The harmful bit about this is that even though other races do the exact same, the people judging, the professors, the institutions, and other parties might not take their work seriously because of bias. I saw people present papers on fields in psychology and mental health, topics I have done research in and tried dabbling in myself. Most weren't even as deep as I went, but here they were at IEEE, and the best I got was presenting at a school thing where my professors didn't even take it seriously. To be fair, my paper didn't go into technical details and exploratory deeper means—the more time aspect I was talking about—but still. Anyway, it was good knowing that this is possible and that when people are funded and given more time and attention by their schools, institutions, and professors, they too can reach such heights because, trust me, even the people we see presenting also started from zero and didn't have any clue. The only difference is someone looked at them as people who can, invested in them money-wise and time-wise, and with time, they are up at an IEEE conference. And investment is huge. To attend the conference was a thousand dollars plus. The schools and institutions and labs that sent these people paid for that.
 
Everyone is capable of doing this.

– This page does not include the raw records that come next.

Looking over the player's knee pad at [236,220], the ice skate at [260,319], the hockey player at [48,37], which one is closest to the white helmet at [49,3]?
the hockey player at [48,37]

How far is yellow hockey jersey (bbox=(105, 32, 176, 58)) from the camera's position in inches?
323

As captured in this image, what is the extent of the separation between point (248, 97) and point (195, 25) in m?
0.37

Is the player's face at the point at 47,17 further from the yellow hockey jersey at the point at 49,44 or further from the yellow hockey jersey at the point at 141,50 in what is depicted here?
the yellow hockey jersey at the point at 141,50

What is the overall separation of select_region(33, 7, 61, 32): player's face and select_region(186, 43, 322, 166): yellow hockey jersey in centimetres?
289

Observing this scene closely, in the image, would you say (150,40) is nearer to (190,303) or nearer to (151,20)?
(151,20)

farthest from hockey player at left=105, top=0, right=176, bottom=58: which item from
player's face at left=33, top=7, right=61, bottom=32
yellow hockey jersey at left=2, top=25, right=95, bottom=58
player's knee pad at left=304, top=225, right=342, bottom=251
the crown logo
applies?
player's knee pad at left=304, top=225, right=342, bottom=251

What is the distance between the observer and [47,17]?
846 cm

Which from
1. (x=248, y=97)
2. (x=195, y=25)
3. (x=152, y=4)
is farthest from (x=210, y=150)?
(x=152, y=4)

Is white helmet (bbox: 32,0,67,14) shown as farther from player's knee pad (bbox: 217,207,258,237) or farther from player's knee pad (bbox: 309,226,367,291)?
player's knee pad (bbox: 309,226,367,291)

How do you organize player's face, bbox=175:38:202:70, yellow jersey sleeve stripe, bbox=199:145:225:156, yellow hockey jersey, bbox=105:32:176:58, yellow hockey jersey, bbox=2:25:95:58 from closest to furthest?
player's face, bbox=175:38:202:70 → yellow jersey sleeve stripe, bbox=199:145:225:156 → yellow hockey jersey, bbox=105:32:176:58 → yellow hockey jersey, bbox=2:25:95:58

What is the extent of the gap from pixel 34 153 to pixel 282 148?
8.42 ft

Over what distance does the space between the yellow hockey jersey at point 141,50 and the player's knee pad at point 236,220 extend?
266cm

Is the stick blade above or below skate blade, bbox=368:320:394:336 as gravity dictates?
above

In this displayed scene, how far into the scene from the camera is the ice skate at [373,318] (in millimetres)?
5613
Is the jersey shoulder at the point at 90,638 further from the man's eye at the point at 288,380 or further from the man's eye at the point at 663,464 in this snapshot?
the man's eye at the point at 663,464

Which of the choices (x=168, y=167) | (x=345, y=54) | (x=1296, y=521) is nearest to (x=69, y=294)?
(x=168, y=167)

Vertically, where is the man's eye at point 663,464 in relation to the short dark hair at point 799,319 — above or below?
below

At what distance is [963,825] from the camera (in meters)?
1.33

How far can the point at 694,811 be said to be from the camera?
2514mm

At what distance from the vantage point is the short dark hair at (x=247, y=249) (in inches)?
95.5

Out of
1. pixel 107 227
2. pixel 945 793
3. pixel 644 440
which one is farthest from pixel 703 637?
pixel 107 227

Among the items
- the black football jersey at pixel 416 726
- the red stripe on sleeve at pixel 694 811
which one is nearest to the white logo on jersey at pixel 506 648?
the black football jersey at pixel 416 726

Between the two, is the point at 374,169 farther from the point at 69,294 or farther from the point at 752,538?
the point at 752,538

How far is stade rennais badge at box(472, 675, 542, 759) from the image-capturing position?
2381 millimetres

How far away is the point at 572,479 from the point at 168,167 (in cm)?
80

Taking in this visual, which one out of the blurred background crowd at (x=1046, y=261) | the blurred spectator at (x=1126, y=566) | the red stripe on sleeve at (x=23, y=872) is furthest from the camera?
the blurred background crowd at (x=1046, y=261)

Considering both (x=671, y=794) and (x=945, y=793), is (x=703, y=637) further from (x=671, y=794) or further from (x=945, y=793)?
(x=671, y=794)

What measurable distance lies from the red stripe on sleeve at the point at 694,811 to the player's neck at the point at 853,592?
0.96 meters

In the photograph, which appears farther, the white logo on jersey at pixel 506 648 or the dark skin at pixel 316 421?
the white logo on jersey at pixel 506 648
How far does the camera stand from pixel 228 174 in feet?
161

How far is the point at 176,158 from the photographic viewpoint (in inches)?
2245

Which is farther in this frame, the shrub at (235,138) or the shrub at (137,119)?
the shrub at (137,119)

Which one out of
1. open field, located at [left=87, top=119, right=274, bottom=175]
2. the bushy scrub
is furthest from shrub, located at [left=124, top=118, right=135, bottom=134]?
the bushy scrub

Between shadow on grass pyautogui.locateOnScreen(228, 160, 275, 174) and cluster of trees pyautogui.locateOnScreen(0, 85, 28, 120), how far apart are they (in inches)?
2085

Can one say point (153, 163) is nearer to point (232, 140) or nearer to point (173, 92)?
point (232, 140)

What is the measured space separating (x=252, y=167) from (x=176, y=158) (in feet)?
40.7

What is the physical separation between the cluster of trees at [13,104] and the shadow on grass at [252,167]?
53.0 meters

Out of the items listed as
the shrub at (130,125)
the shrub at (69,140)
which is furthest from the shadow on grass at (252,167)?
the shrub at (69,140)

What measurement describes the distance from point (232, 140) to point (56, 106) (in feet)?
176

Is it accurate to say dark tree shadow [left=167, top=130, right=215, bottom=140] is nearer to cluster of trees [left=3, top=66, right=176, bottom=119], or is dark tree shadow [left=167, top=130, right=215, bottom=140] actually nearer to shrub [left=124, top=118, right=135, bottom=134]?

It's not as complicated or hard as we assume. The formula is the same. The knowledge is the same. It just needs institutions to invest in the people, something I feel is lacking. Because well, as one student will start with a novel idea and get a professor to pick them up, hold their hand, invest in them time and money to take that idea further and do research and give them the means and resources to take that idea to IEEE publishing level, another student will have the same idea, and no one will even bother to hold their hand simply because "these things are for that kind of people."

Outside of that, I learnt a lot, met some amazing people with genius ideas: people from high school, undergrad, graduates from all over the states and all over the world. We had people who flew in from Finland, Korea, and states like Alabama, New Hampshire, and all over. The energy was nice. The ideas were endless. You could finish all of them, and I can't even talk about all of them. The papers presented, some were unique and new. Others were just research ideas that any normal person like you and me with resources and funding and basic common sense, undergraduate understanding, could do or arrive at or publish.

AI was the word of the day, and I could take a shot every time someone said the word AI or the word model. Homer Simpson would be proud of me. It was all AI this and AI that and our model this and prediction that. Basically, the process is: we found a dataset, did some analysis, found a thing (trend, problem, gap, etc.), thought of a solution, got help in terms of funding, money, professor time, etc., to do more research and test in the real world (most didn't even test in the real world), built a model to predict or ascertain our findings (last didn't even do this stage), and then sent our work to IEEE. A process I personally have done several times in work, class projects, and course works and even final semester projects. The only difference is no one told me that's what it actually takes to ask to be published in IEEE.

Anyway, all in all, these things are not hard or complicated or need genius brains. It's a time and resources problem, mostly time, because, like I said, most didn't even do real-world testing.

Anyone is capable of doing this in whatever research field you want. This was mainly health-focused, but the formula is the same for most, I'm guessing.

Never count yourself out: 90% of the work is "showing up," as they say. Show up, try and get into these rooms, and get exposed. I always remember a video of Obama saying the exact same thing: that you walk into these rooms and realize that these people aren't all that. They have been exposed and given the confidence to think they belong, but they aren't the smartest or brightest or some sort of gods and geniuses.